L’indépendance sanitaire aux urgences
Au début des années 2000, 80 % de la production de médicaments était encore localisée en Europe. Aujourd’hui, c’est seulement 20 % : deux chiffres qui résument la réalité. Ce qui a conduit à la délocalisation, c’est la pression à la baisse des prix. Les industriels, quand ils produisent en Europe, doivent souscrire à des obligations en matière de qualité des produits, de protection de l’environnement, de niveau des salaires. Ces contraintes s’effacent beaucoup en Inde ou en Chine. Dans la réalité, nous avons donc favorisé les concurrents asiatiques et détruit en grande partie notre tissu industriel, devenu largement virtuel. « 80 % des principes actifs sont fabriqués en Asie ou en Inde », souligne David Simonnet, directeur d’Axintis, un leader de la chimie fine en France.
Les Français ont été stupéfaits d’apprendre, au fort moment de l’épidémie, que le doliprane allait être rationné ! Il est fabriqué principalement en Chine, où 2 500 usines avaient fermé, et de surcroît les navires n’arrivaient plus. Les groupes pharmaceutiques qui ont largement délocalisé leurs sites industriels ont découvert, mais un peu tard, la face cachée de cette course au bas prix. Ils en ont constaté les coûts cachés : délais de livraison, risque sur leur réputation en cas de rupture de fourniture, défaut de qualité, et perte de marge sur le produit fini. « Il suffit d’une catastrophe naturelle ou sanitaire, d’un événement géopolitique, d’un accident industriel, pour entraîner des ruptures d’approvisionnement pouvant conduire à priver les patients de leurs traitements », rappelle l’Académie de pharmacie.
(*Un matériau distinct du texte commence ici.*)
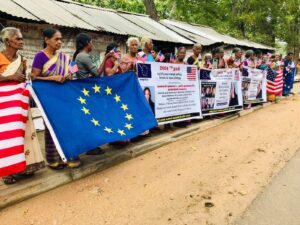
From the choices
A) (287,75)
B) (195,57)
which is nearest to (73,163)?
(195,57)

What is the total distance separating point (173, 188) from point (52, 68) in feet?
7.49

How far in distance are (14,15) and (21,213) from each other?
4.89 metres

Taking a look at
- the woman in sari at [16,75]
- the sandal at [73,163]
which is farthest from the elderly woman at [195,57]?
the woman in sari at [16,75]

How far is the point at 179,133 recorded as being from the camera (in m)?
7.61

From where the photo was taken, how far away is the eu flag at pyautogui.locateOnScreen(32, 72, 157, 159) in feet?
15.3

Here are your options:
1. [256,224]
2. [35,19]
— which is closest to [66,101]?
[256,224]

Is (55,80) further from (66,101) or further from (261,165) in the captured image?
(261,165)

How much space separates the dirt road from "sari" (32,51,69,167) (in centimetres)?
57

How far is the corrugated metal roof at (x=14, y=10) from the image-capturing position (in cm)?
749

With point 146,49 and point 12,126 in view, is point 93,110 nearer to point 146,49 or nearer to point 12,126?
point 12,126

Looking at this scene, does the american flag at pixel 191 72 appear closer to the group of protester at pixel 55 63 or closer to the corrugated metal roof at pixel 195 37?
the group of protester at pixel 55 63

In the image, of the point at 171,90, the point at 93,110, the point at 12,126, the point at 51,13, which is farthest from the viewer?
the point at 51,13

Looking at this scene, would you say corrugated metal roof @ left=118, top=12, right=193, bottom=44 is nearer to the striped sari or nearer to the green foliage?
the striped sari

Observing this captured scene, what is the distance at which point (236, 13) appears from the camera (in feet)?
95.6
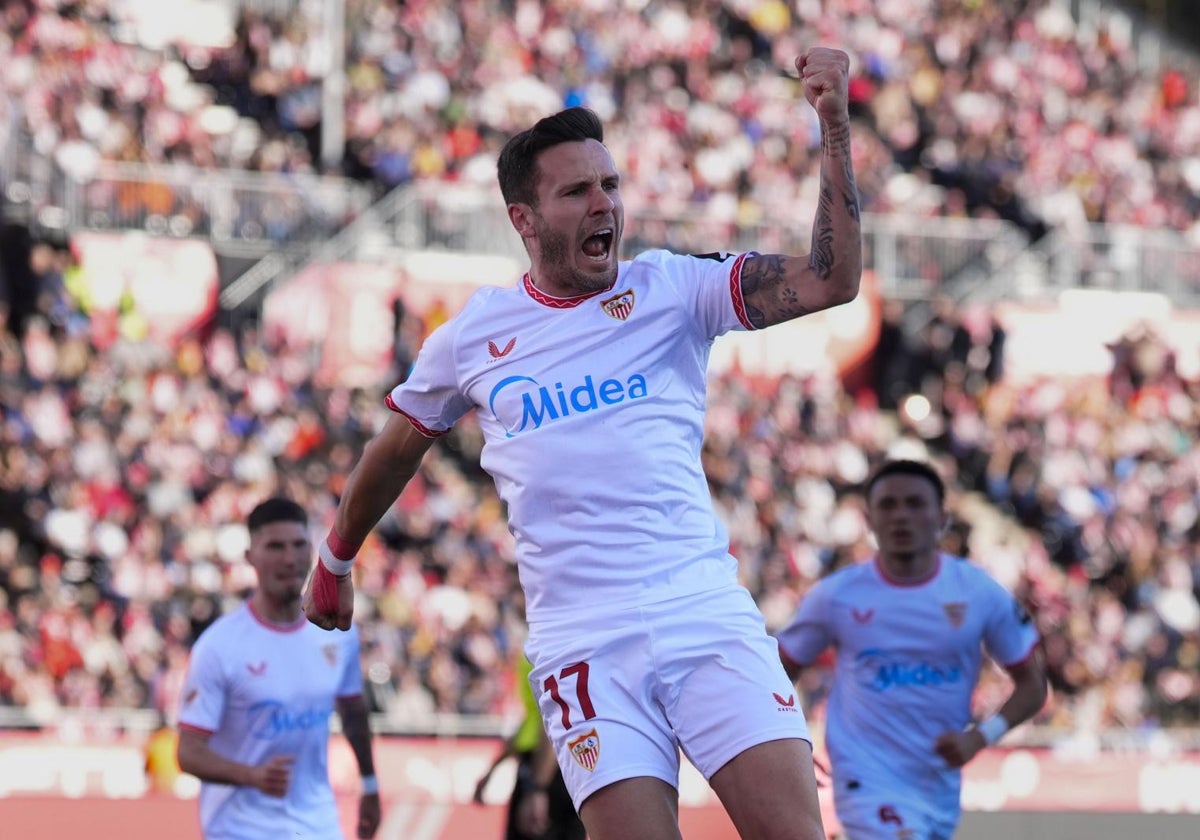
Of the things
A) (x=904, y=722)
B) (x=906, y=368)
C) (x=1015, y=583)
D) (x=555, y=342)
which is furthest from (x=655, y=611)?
(x=906, y=368)

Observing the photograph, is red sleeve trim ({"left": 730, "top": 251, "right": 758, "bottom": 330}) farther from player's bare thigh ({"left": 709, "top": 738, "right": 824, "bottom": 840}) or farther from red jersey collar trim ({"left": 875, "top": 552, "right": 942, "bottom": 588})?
red jersey collar trim ({"left": 875, "top": 552, "right": 942, "bottom": 588})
En dix ans, 10 000 emplois ont disparu dans l’industrie pharmaceutique en France. Relocaliser sera une rude affaire. Le géant du médicament, Sanofi (chiffre d’affaires annuel : 36 milliards d’euros ; dividendes aux actionnaires : près de 4 milliards) vient même d’annoncer encore 1 000 suppressions de postes en France. En matière de matériels médicaux, quand nous avons manqué de respirateurs pour nos services de réanimation, on a découvert qu’il n’y avait que deux fabricants capables d’approvisionner : l’un aux États-Unis, GE Healthcare, l’autre en Allemagne, Löwenstein. Ce n’est pas le savoir-faire qui manquait : plusieurs de nos usines se sont mises à en fabriquer très vite. C’était l’absence de prévision, l’absence de prise en compte de l’indépendance sanitaire nécessaire en cas de crise. La crise du coronavirus a mis en lumière également le rôle démesuré des Big-Pharma, les grandes firmes mondiales du médicament. Plus que jamais nous avons besoin d’une expertise indépendante des grands laboratoires privés. L’indépendance en matière de santé repose sur une recherche publique déliée des intérêts marchands.